▼
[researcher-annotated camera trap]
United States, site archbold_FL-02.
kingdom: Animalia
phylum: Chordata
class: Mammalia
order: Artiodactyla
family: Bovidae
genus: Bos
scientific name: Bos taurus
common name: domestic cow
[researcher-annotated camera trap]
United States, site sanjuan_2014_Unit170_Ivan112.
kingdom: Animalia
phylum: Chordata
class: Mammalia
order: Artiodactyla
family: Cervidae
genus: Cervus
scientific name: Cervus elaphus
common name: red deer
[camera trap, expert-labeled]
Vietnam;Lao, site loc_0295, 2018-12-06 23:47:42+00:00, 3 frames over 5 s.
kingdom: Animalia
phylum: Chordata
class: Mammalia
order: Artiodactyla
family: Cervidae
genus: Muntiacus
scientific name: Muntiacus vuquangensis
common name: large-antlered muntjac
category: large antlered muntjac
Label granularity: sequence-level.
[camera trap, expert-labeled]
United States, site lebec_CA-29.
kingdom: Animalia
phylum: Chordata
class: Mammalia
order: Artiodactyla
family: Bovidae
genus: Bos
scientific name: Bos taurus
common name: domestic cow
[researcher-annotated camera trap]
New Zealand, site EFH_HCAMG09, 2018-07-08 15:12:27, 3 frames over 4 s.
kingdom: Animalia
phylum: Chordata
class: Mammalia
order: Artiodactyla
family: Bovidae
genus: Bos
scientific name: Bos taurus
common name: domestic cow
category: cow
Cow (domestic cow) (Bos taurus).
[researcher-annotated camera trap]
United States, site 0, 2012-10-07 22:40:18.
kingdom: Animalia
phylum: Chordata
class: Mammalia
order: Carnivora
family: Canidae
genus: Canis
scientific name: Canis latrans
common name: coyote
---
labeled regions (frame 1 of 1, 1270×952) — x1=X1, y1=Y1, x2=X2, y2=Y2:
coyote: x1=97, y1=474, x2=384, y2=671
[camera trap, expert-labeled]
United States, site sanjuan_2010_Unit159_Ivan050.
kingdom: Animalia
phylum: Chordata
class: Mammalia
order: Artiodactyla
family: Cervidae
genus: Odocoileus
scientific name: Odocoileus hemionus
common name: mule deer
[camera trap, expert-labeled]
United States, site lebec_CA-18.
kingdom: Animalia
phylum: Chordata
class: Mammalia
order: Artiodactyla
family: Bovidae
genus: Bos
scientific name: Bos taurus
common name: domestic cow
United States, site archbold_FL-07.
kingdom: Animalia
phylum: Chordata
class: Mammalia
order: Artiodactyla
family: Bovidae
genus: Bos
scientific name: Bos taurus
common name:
▲
__PROBLEM DETAILS__
Only the data above, repeated exactly, should make up the reply.

__FINAL ANSWER__
[researcher-annotated camera trap]
United States, site archbold_FL-02.
kingdom: Animalia
phylum: Chordata
class: Mammalia
order: Artiodactyla
family: Bovidae
genus: Bos
scientific name: Bos taurus
common name: domestic cow
[researcher-annotated camera trap]
United States, site sanjuan_2014_Unit170_Ivan112.
kingdom: Animalia
phylum: Chordata
class: Mammalia
order: Artiodactyla
family: Cervidae
genus: Cervus
scientific name: Cervus elaphus
common name: red deer
[camera trap, expert-labeled]
Vietnam;Lao, site loc_0295, 2018-12-06 23:47:42+00:00, 3 frames over 5 s.
kingdom: Animalia
phylum: Chordata
class: Mammalia
order: Artiodactyla
family: Cervidae
genus: Muntiacus
scientific name: Muntiacus vuquangensis
common name: large-antlered muntjac
category: large antlered muntjac
Label granularity: sequence-level.
[camera trap, expert-labeled]
United States, site lebec_CA-29.
kingdom: Animalia
phylum: Chordata
class: Mammalia
order: Artiodactyla
family: Bovidae
genus: Bos
scientific name: Bos taurus
common name: domestic cow
[researcher-annotated camera trap]
New Zealand, site EFH_HCAMG09, 2018-07-08 15:12:27, 3 frames over 4 s.
kingdom: Animalia
phylum: Chordata
class: Mammalia
order: Artiodactyla
family: Bovidae
genus: Bos
scientific name: Bos taurus
common name: domestic cow
category: cow
Cow (domestic cow) (Bos taurus).
[researcher-annotated camera trap]
United States, site 0, 2012-10-07 22:40:18.
kingdom: Animalia
phylum: Chordata
class: Mammalia
order: Carnivora
family: Canidae
genus: Canis
scientific name: Canis latrans
common name: coyote
---
labeled regions (frame 1 of 1, 1270×952) — x1=X1, y1=Y1, x2=X2, y2=Y2:
coyote: x1=97, y1=474, x2=384, y2=671
[camera trap, expert-labeled]
United States, site sanjuan_2010_Unit159_Ivan050.
kingdom: Animalia
phylum: Chordata
class: Mammalia
order: Artiodactyla
family: Cervidae
genus: Odocoileus
scientific name: Odocoileus hemionus
common name: mule deer
[camera trap, expert-labeled]
United States, site lebec_CA-18.
kingdom: Animalia
phylum: Chordata
class: Mammalia
order: Artiodactyla
family: Bovidae
genus: Bos
scientific name: Bos taurus
common name: domestic cow
United States, site archbold_FL-07.
kingdom: Animalia
phylum: Chordata
class: Mammalia
order: Artiodactyla
family: Bovidae
genus: Bos
scientific name: Bos taurus
common name:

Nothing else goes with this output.